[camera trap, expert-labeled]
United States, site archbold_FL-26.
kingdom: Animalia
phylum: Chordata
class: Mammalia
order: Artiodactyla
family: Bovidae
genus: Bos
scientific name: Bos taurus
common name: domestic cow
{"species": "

The problem
Only an exact transcription of all the entries will do.

Solution below
[camera trap, expert-labeled]
United States, site archbold_FL-26.
kingdom: Animalia
phylum: Chordata
class: Mammalia
order: Artiodactyla
family: Bovidae
genus: Bos
scientific name: Bos taurus
common name: domestic cow
{"species": "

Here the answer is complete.